- **Aim**
Rewrite the lines below with "cabin window" changed to "passenger window" and everything else left the same. Leave the pictures out.

┄┄┄┄┄┄

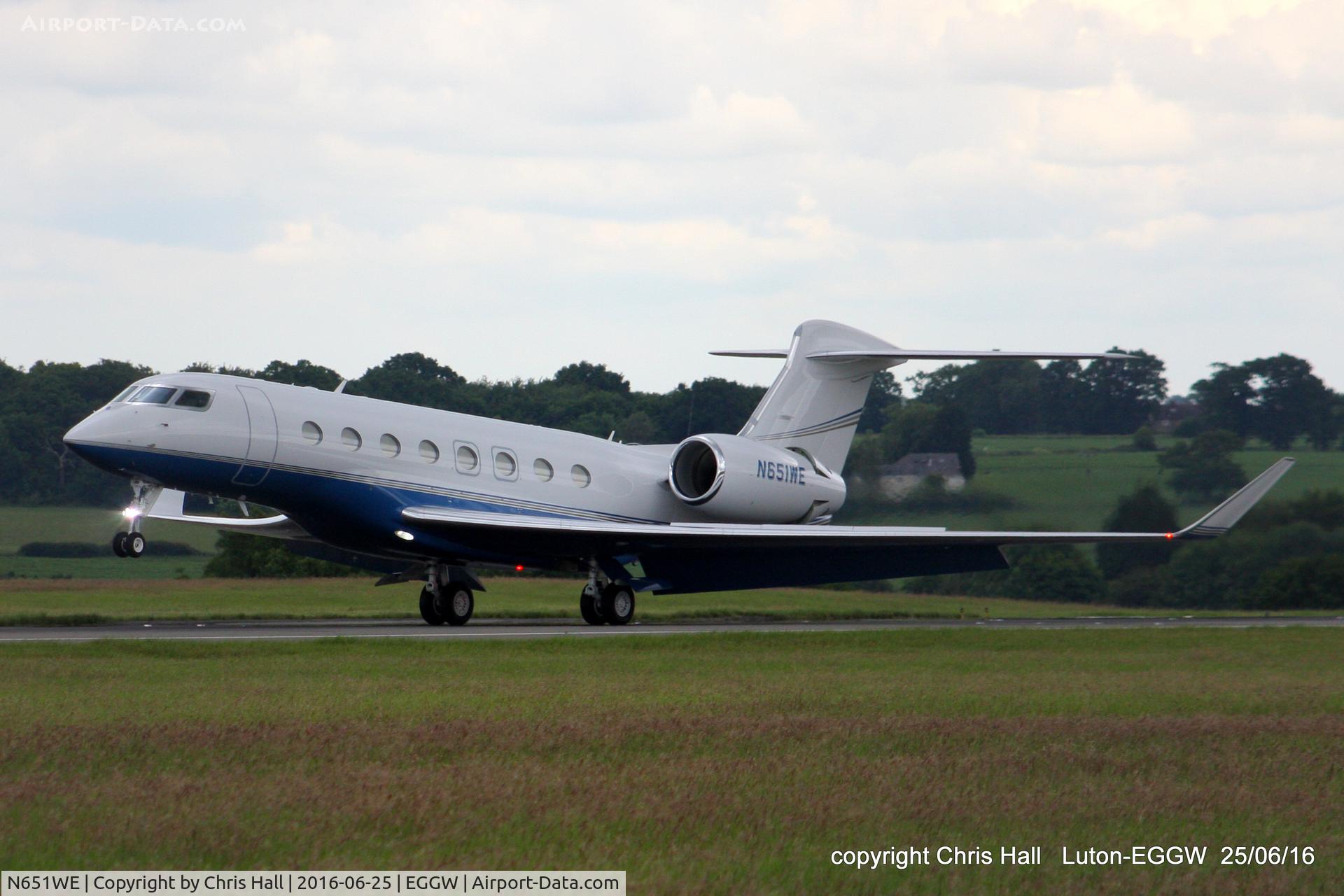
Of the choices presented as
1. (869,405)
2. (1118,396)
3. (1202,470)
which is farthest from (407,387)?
(1202,470)

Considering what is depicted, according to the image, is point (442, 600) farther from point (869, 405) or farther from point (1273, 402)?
point (869, 405)

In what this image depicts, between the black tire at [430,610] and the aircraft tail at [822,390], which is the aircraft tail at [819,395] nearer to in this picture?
the aircraft tail at [822,390]

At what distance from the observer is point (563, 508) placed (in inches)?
1029

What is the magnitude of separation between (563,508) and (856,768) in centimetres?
1732

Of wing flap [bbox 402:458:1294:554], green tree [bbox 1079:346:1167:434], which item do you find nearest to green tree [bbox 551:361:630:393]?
green tree [bbox 1079:346:1167:434]

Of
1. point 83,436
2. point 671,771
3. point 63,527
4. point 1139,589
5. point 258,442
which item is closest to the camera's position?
point 671,771

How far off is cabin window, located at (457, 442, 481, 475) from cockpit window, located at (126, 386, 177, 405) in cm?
465

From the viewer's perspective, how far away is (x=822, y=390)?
98.0ft

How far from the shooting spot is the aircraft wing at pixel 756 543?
2384 cm

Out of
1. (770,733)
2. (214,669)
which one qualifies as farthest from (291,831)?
(214,669)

┄┄┄┄┄┄

- **Reply to the exercise**
Of the choices presented as
1. (869,405)
2. (1118,396)
3. (1202,470)
which is farthest from (407,387)?
(1202,470)

Considering what is depicted, according to the image, is point (442, 600) farther from point (869, 405) or farther from point (1273, 402)?
point (869, 405)

In what this image depicts, between the black tire at [430,610] and the aircraft tail at [822,390], which is the aircraft tail at [819,395] nearer to in this picture?
the aircraft tail at [822,390]

At what distance from the observer is point (563, 508) placed (in inches)?
1029

What is the magnitude of separation between (563,508) and (856,768) in centimetres?
1732

Of wing flap [bbox 402:458:1294:554], green tree [bbox 1079:346:1167:434], which item do you find nearest to green tree [bbox 551:361:630:393]?
green tree [bbox 1079:346:1167:434]

Of
1. point 83,436
2. point 671,771
3. point 63,527
4. point 1139,589
5. point 258,442
which item is closest to the camera's position?
point 671,771

How far off is passenger window, located at (457, 442, 481, 475) from cockpit window, located at (126, 386, 177, 405) in cm?
465

From the viewer's perspective, how far away is (x=822, y=390)?
98.0ft

How far from the shooting spot is the aircraft wing at pixel 756 543?
2384 cm

Out of
1. (770,733)
2. (214,669)
which one qualifies as farthest from (291,831)?
(214,669)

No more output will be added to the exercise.